Click on image for this report and other community engagement resources from the Annenberg Institute
As Robert Godfrey noted recently, The Madison Metropolitan School District has been remiss in sending Board of Education agenda updates to those of us who have requested them. No agendas for the Monday, March 2 meetings reached my mailbox (it is on the web site and I’ve posted it here). The last agenda I received was for December 1, 2008. By my count that makes seven sets of meetings in a row without agendas being sent.
I believe that the elected and appointed leadership of MMSD are sincere in their expressed desires for more and better community engagement. Yet I am confounded by the continued lack of attention to details like this.
Some portion of the community responded to the offer of regular Board of Education agendas and updates via email, indicating a great degree of interest and engagement. Instead of satisfying this interest and building on this engagement, the district has only sporadically fulfilled their promise.

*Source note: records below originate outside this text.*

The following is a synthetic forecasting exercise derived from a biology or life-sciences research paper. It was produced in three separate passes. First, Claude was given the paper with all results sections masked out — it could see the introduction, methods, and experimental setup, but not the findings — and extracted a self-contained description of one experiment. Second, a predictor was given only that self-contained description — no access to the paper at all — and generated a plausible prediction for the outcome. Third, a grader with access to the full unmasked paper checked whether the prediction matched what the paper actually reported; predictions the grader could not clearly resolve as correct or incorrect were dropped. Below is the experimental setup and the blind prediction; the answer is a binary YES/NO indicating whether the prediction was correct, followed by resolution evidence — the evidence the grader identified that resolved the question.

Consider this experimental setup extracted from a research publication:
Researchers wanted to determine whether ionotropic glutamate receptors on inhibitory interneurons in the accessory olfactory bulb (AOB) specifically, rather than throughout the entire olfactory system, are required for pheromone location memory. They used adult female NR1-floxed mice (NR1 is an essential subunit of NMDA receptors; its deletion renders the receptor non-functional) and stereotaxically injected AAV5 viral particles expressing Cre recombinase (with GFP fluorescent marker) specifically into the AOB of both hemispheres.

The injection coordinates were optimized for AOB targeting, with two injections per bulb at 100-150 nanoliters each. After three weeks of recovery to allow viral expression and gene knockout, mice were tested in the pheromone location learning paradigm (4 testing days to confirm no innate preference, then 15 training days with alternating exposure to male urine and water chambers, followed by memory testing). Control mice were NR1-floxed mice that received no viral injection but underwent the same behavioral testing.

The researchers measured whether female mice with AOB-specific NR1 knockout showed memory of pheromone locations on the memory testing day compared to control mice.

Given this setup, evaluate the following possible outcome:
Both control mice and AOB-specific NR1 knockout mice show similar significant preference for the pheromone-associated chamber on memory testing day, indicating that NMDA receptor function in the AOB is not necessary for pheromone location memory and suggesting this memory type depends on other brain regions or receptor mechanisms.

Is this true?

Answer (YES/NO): NO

In discussions of community engagement, I’ve heard some (not all) Board members give sneering comments about seeing and hearing from the same people week after week. I’m one of those people and I can tell the Board that by treating those already engaged in this manner — belittling our interest, neglecting to send the requested agendas, failing to respond to emails… –, you give others little or no reason to engage.
Here are some simple, off the top of my head suggestions to improve communication and engagement.
- Send the agendas to those who have requested them.
- Archive the agendas and related documents in an easily accessible manner (posting the related documents was a huge move forward, but once the next set of items is posted the old ones are almost impossible to find).
- Approve and post meeting minutes in a timely fashion (this has been hit-or-miss, the last regular meeting minutes posted are from January 12, the last special open session are for November 10, the meetings of the new committees appear to be up-to date).
- Respond to emails, even if only with an auto-reply.
- Consider engaging in dialogue with those who testify on agenda items (the Board used to do this on occasion, other local bodies do it all the time, it has been a long time since I’ve seen it happen with the School Board; it would be illegal to have a dialogue on non-agenda items).
I want to applaud the initiatives to improve communication like assigning Board members to sets of schools, holding more meetings in more locations and even the new governance structure that all-but-guarantees at least one week between an item being introduced via a committee and that item being voted on by the Board as a whole. These are good, but they are no substitute for taking care of the most basic things. I want my agendas.
Clarification – Whenever I have made specific requests to MMSD staff for information, they have been great about responding and providing that information (if possible) in a timely fashion. This isn’t about that, it is about the list advertised at the top of the Current Agendas page: “You can get BOE Agendas delivered directly to your e-mail inbox“ and more generally about communication and openness.